# Project 1A: Ridge Regression
---

This notebook is supposed to be used to provide the solution to the project 1A of the module Introduction to Machine Learning 2019.

---


## Environmental Set-Up

Hereinafter the required libraries are loaded.

In [0]:
import pandas as pd
import numpy as np
import seaborn as sn
import sklearn as sl
import datetime
import matplotlib.pyplot as plt
from sklearn.datasets import load_wine
from sklearn import svm
from sklearn.model_selection import train_test_split
from sklearn.pipeline import make_pipeline
from sklearn.model_selection import ShuffleSplit
from sklearn import preprocessing
from sklearn.model_selection import cross_val_score
from sklearn.model_selection import GridSearchCV
from sklearn.pipeline import Pipeline
from sklearn.linear_model import LinearRegression
from sklearn.linear_model import Ridge
from sklearn.metrics import mean_squared_error
from sklearn.metrics import make_scorer
from sklearn.model_selection import KFold

%matplotlib inline
sn.set_context('notebook')
%config InlineBackend.figure_format = 'retina'

---

## Load in the data

We first load the data into the temprorary cloud storage provided by the Google Colab environment.

In [2]:
from google.colab import files

uploaded = files.upload()

for fn in uploaded.keys():
  print('User uploaded file "{name}" with length {length} bytes'.format(
      name=fn, length=len(uploaded[fn])))


---
## Project 1A

The following section now solves the project 1A of the Introduction to Machine Learning course 2019. It is assumed that the environment is set and the train and test data is already loaded.

---

### Formatting the data

Although the data is loaded we format it to have it in the handy pandas dataframe format.

In [3]:
# Get train data
train = pd.read_csv('train.csv', index_col=0)
train.head()

In [4]:
train.shape

In [5]:
'''
Get sample prediction file format.
Sample predictions will be simply replaced with the ones obtained from the
custom model.
''' 

submission = pd.read_csv('sample.csv', header=None)
submission.head()

In [0]:
X_train = train.iloc[:, 1:]
y_train = train.iloc[:, 0]

----

### EDA

Since this problem is a regression problem for simplicity we will use a linear regression model.

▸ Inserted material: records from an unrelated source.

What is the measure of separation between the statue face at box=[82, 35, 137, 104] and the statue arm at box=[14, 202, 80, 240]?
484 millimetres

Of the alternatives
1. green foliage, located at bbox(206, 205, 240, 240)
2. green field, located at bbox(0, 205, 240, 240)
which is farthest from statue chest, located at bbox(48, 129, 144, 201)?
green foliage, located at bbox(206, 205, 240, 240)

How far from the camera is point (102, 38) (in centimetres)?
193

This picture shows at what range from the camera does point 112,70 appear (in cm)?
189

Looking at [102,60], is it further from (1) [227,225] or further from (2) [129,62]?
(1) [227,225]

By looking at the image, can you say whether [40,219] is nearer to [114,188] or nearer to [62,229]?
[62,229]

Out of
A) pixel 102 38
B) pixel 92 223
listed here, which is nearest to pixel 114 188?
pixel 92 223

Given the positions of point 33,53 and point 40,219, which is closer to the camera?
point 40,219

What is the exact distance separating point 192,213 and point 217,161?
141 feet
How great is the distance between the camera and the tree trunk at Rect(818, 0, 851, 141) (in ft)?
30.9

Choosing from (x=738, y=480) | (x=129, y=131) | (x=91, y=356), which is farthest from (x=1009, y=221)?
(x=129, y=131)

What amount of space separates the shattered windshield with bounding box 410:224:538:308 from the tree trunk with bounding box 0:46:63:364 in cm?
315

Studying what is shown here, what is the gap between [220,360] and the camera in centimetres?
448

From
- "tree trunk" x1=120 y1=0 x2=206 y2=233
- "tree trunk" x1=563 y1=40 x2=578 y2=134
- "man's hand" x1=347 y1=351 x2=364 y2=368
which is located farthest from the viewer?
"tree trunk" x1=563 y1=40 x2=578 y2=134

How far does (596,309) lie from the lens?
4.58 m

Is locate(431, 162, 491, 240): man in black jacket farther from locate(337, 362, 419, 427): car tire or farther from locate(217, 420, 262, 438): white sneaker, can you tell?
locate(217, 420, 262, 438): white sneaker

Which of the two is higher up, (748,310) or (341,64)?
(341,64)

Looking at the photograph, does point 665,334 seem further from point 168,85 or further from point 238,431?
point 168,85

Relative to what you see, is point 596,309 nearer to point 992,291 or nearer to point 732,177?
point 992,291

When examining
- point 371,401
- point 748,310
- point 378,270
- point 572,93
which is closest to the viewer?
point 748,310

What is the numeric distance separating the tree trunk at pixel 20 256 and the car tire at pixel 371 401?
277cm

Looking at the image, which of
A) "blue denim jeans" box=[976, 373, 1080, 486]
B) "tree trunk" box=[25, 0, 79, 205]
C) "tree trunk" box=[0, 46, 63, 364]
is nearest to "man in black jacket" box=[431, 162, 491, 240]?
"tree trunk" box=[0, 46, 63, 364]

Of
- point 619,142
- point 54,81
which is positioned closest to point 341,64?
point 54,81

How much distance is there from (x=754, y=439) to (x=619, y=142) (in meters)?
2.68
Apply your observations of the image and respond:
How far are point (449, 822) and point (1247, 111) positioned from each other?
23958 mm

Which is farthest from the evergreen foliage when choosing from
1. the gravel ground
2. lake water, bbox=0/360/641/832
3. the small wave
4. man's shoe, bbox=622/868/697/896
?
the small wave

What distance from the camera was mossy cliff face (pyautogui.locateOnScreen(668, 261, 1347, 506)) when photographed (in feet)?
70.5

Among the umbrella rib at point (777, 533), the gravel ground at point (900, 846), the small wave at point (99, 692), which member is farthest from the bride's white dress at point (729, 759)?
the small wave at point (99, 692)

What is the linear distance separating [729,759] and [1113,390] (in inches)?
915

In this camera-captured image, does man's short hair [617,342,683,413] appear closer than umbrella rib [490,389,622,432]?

Because of the invariance of that model to the scale of the data, we do not to standardize it. The fact, that we have only 10 features also does not require much feature reduction. Nonetheless, we inspect the data first for multicollinearity of the features.

In [7]:
corr = X_train.corr()
print(X_train.shape)

f, ax = plt.subplots(figsize=(10, 8))
ax.set_title("Heatmap of the correlation structure")
sn.heatmap(
    corr,
    mask=np.zeros_like(corr, dtype=np.bool),
    cmap=sn.diverging_palette(220, 10, as_cmap=True),
    square=True,
    ax=ax)
plt.subplots_adjust(bottom=0.25)
plt.show()

We see that there exist no strong correlation strucutre betwen the feautures. Hence, and especially because of the task description we should consider all of them recalling the fact that we have only 10 features for 10'000 samples.

---

### Model Fitting and Selection

We now perform the model fitting in the procedure dictated by the task that is 10 fold crossvalidation with a preset set of regularization parameters.

In [0]:
# Set pipeline
RR = Ridge(fit_intercept=False)
pip = Pipeline(steps=[('RR', RR)])

# Define GridSearch parameter
param_dict = {'RR__alpha':[0.1, 1, 10, 100, 1000]}

In [0]:
# Define the scoring function
def rmse(y, y_pred, random_state=1234):
  RMSE = mean_squared_error(y, y_pred)**0.5
  return(RMSE)
rmse_scorer = make_scorer(rmse, greater_is_better=False)

In [25]:
# Run GridSearch
clf = GridSearchCV(pip, param_dict, cv=KFold(n_splits=10, random_state=1234), 
                   scoring=rmse_scorer)
clf.fit(X_train, y_train)

print('Mean CV test score: ')
print(clf.cv_results_['mean_test_score'])
print(' ')
print('Std CV test score: ')
print(clf.cv_results_['std_test_score'])
print(' ')
print('Best estimator parameter: ')
print(clf.best_params_)

We get the desired RMSE reported as their negatives as the above mean CV test scores.
We are not interested in using the optimal parameter, but only in the reported mean validation errors and hence we are good to go to construct our submission file.

---

### Submission


In [26]:
rmses = -1*clf.cv_results_['mean_test_score']
print(rmses)

submission.iloc[:,0]= rmses
submission.head()

---

## Export data

We now use the API of Google Colab to download our submission file in the desired csv format. That's it. We are done.

In [0]:
from google.colab import files

ts = str(datetime.datetime.utcnow())
ts = ts.replace(' ', '_')
fname = 'rmse_pred_'+ts+'.csv'

with open(fname, 'w') as f:
  submission.to_csv(f, float_format='%.64f', index=False, header=False)

files.download(fname)